__Your assignment__. The answer must be an exact copy of the records, with every picture removed.

+---+

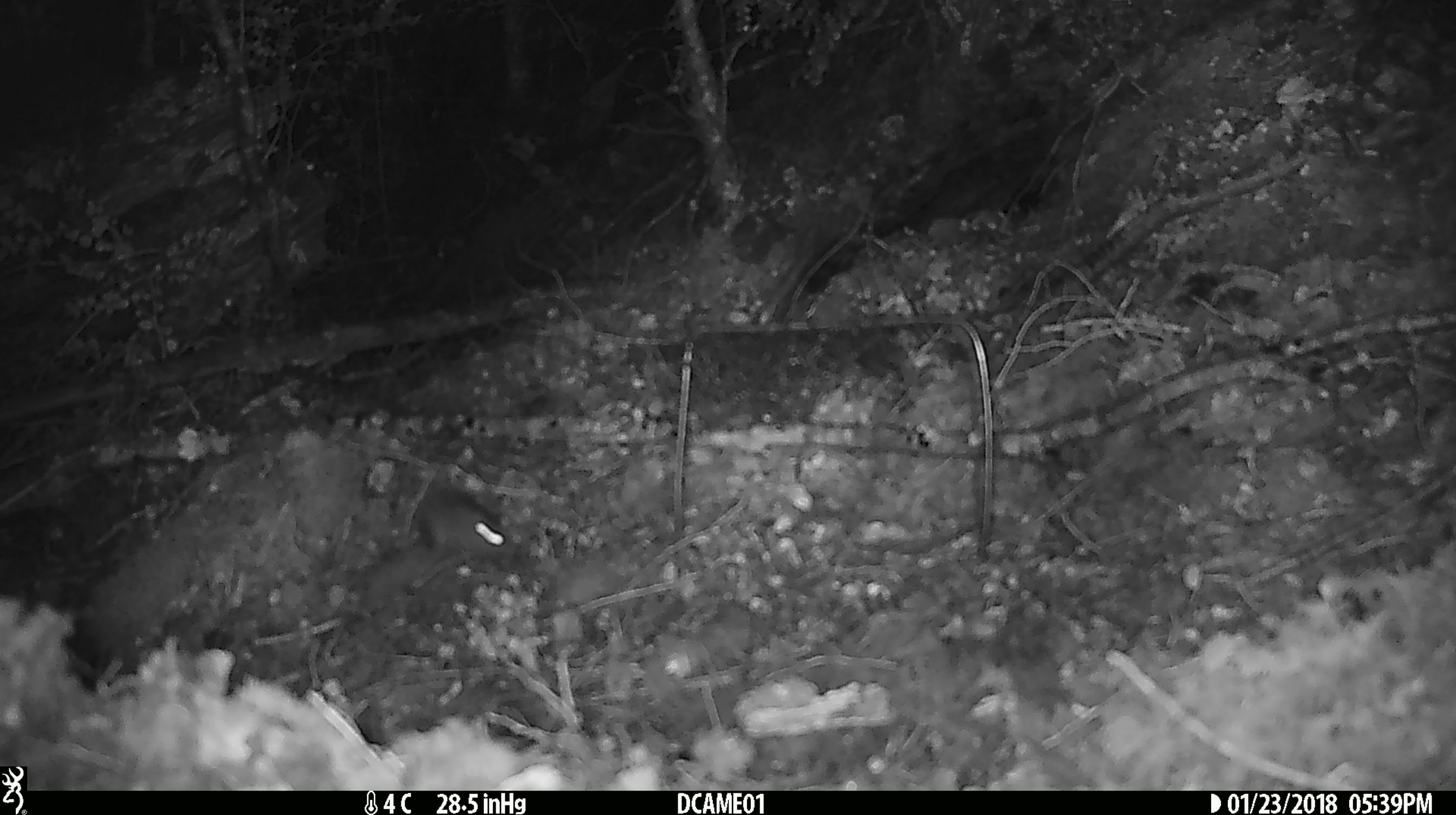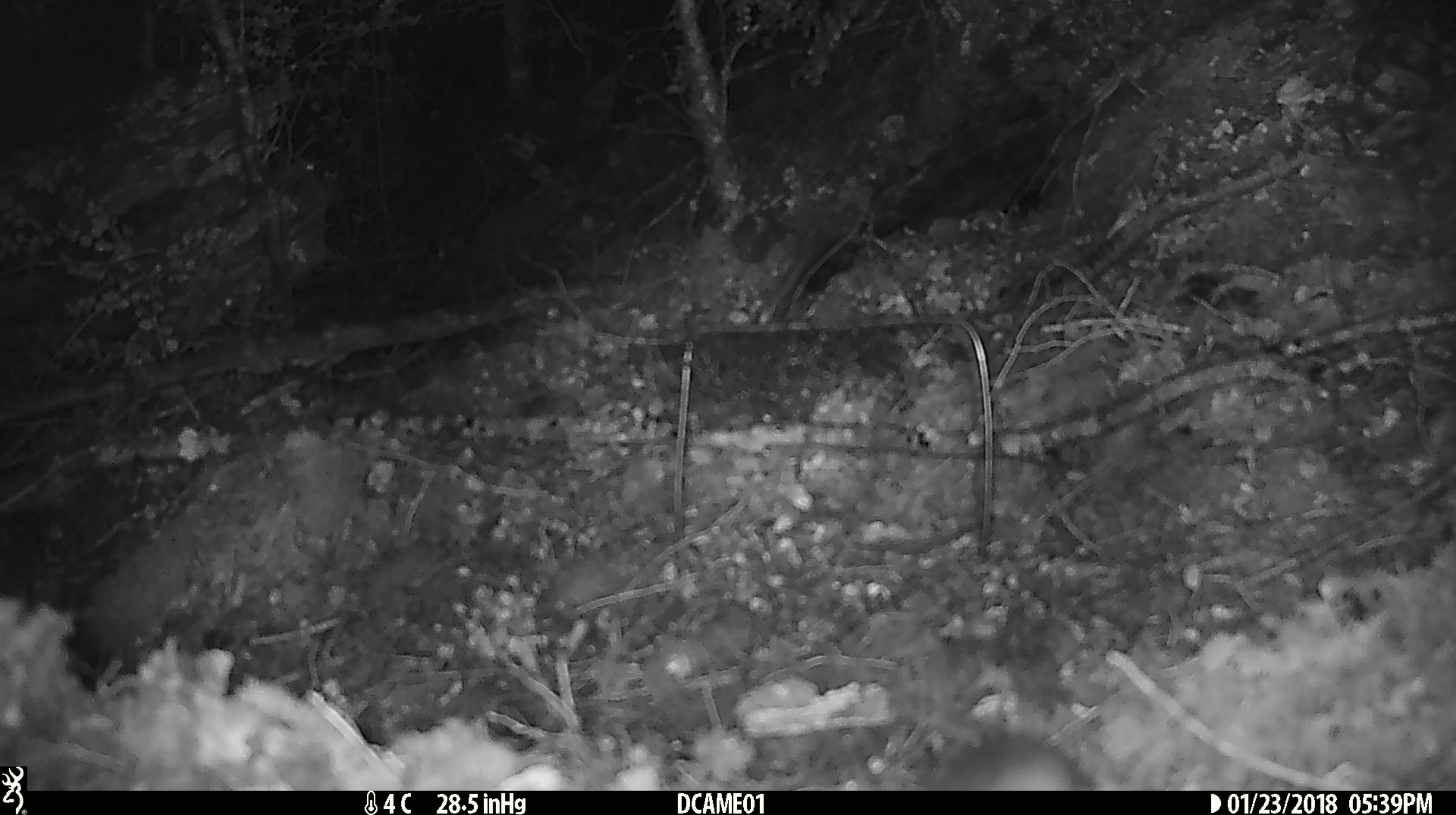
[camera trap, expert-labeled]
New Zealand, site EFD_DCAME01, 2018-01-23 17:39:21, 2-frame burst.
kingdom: Animalia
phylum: Chordata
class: Mammalia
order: Rodentia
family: Muridae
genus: Mus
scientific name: Mus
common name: mouse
Mouse (Mus).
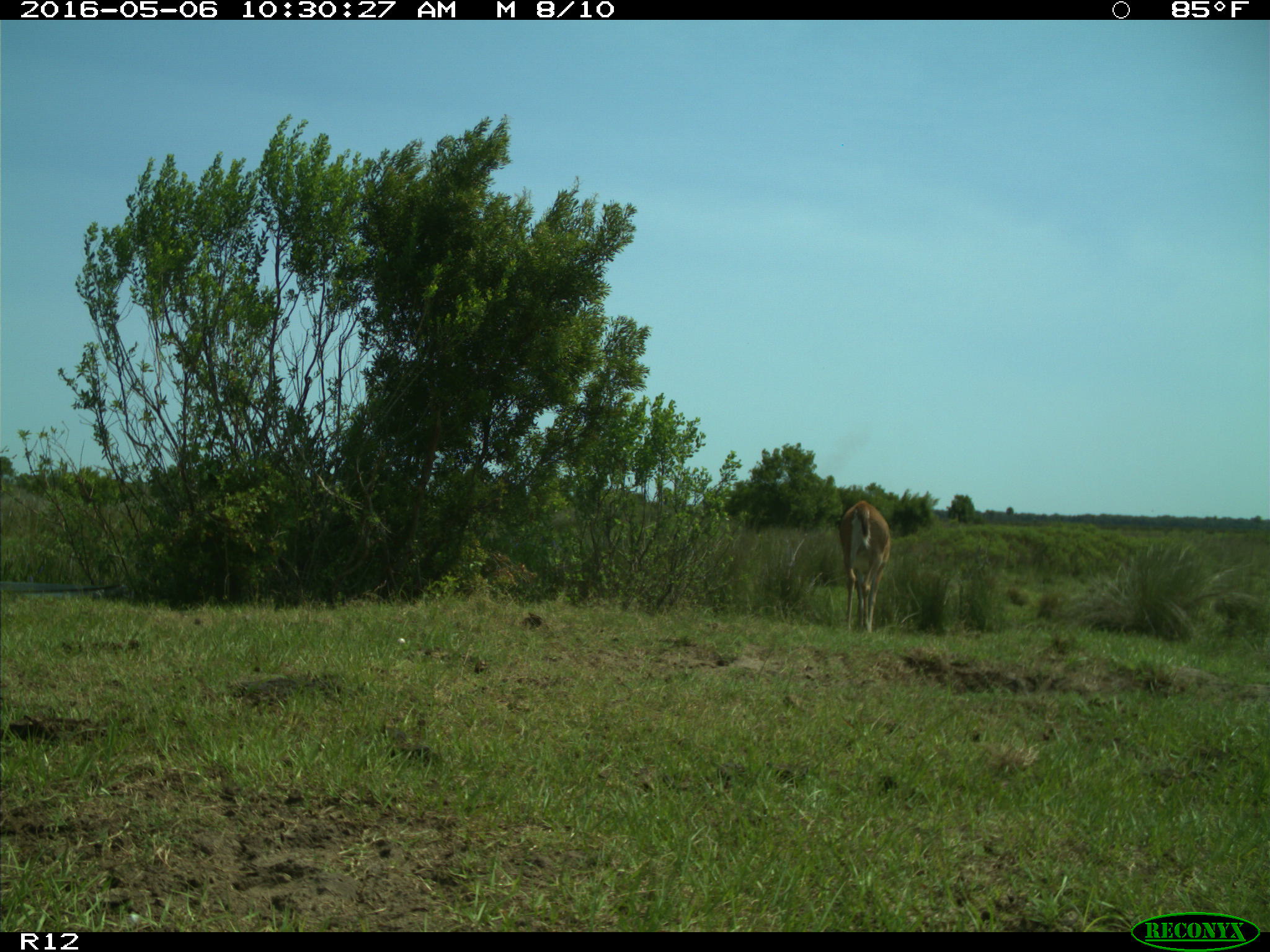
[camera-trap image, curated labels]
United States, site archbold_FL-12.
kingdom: Animalia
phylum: Chordata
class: Mammalia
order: Artiodactyla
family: Cervidae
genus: Odocoileus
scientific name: Odocoileus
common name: deer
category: unidentified deer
Unidentified deer (deer) (Odocoileus).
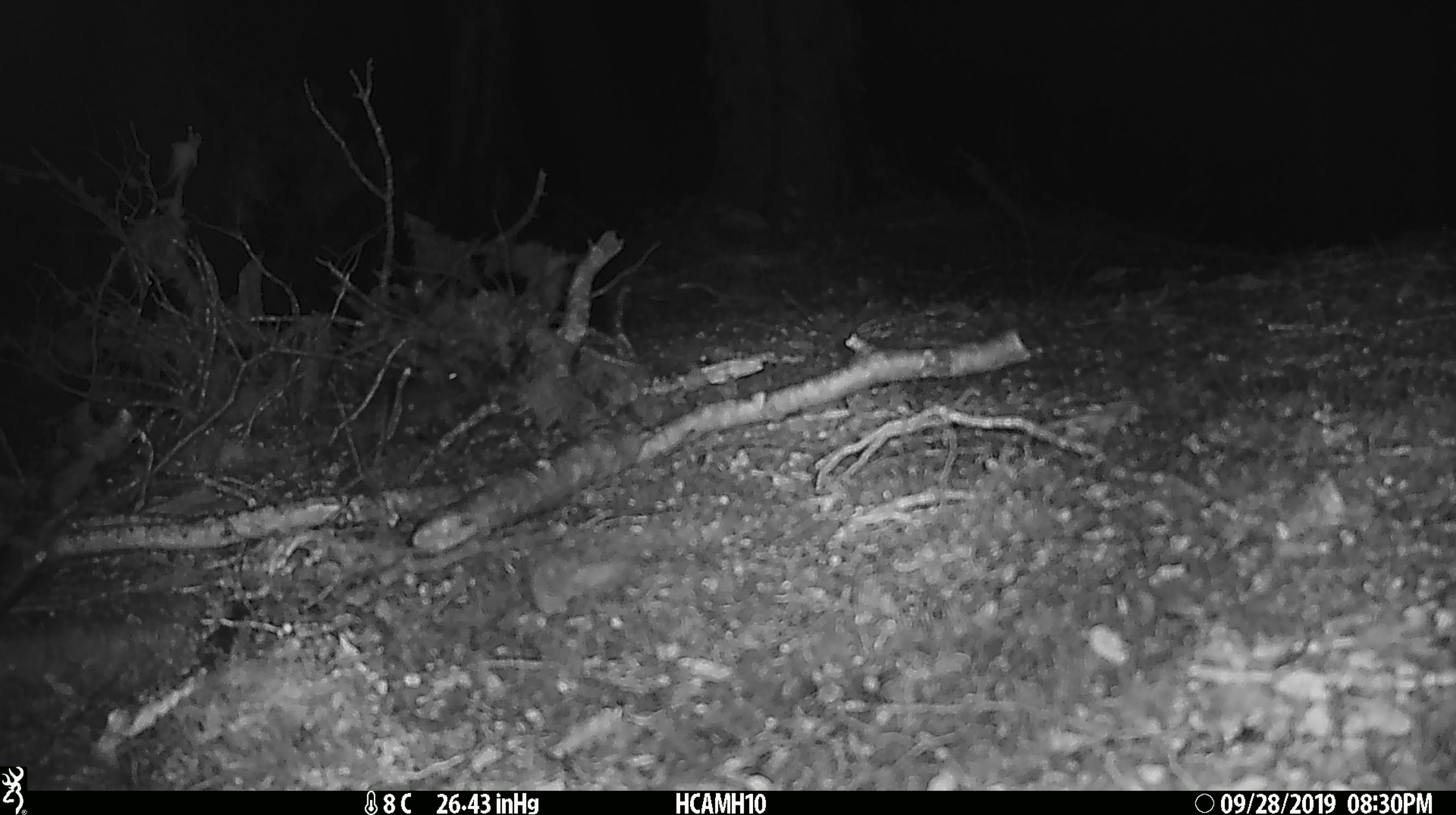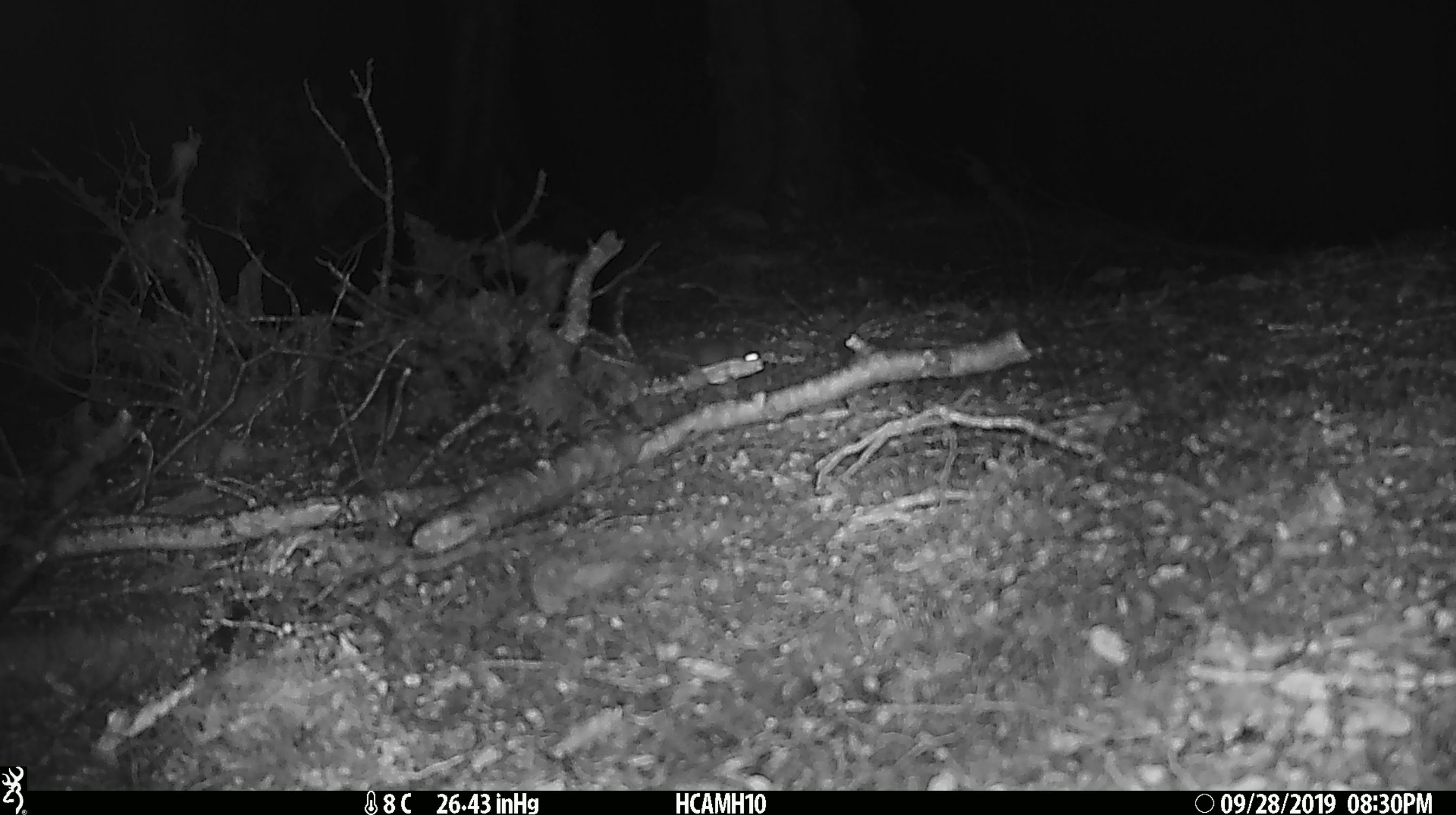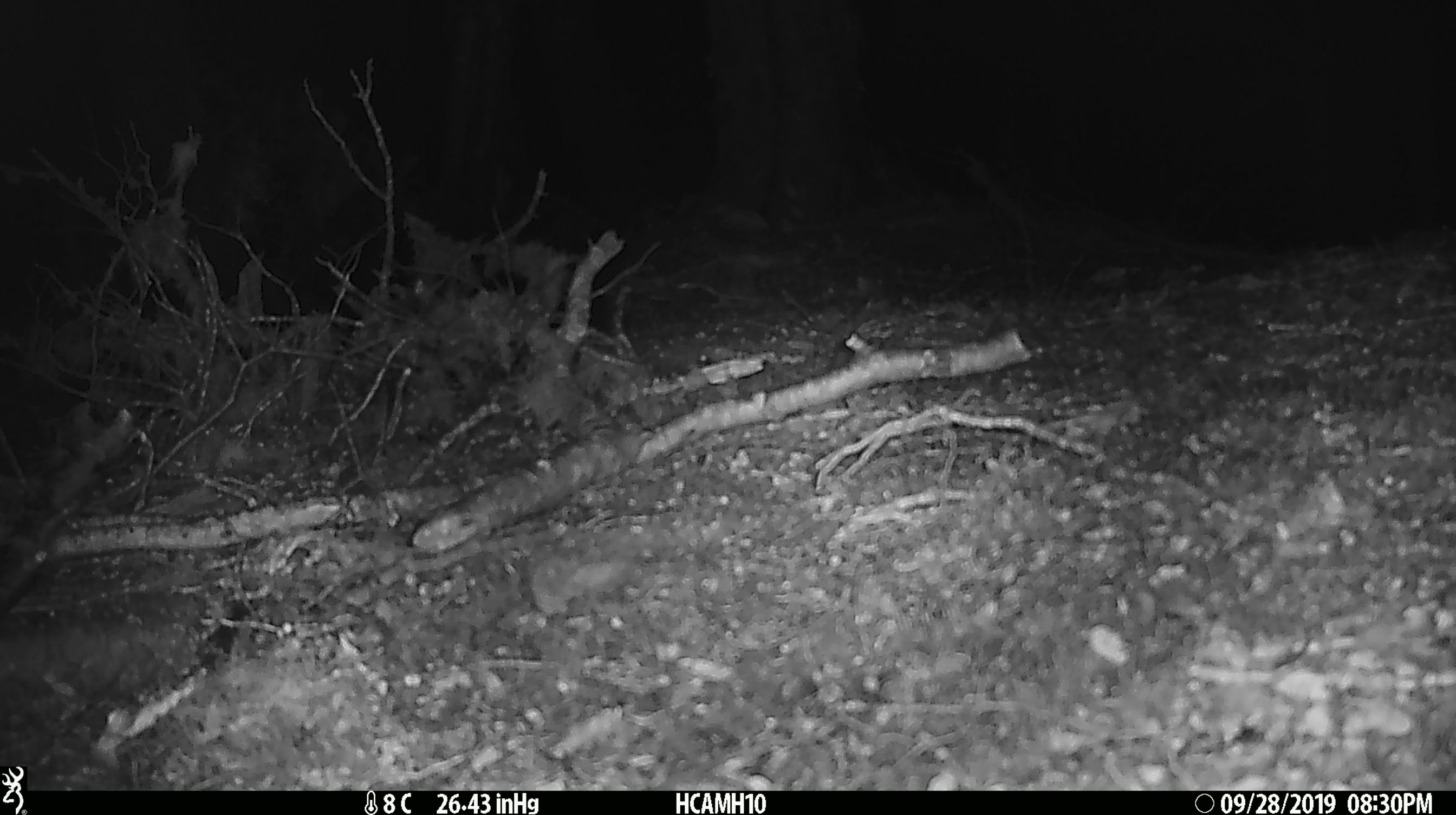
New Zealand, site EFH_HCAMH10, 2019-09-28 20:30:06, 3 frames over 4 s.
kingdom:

+---+

__Answer area__.
[camera trap, expert-labeled]
New Zealand, site EFD_DCAME01, 2018-01-23 17:39:21, 2-frame burst.
kingdom: Animalia
phylum: Chordata
class: Mammalia
order: Rodentia
family: Muridae
genus: Mus
scientific name: Mus
common name: mouse
Mouse (Mus).
[camera-trap image, curated labels]
United States, site archbold_FL-12.
kingdom: Animalia
phylum: Chordata
class: Mammalia
order: Artiodactyla
family: Cervidae
genus: Odocoileus
scientific name: Odocoileus
common name: deer
category: unidentified deer
Unidentified deer (deer) (Odocoileus).
New Zealand, site EFH_HCAMH10, 2019-09-28 20:30:06, 3 frames over 4 s.
kingdom:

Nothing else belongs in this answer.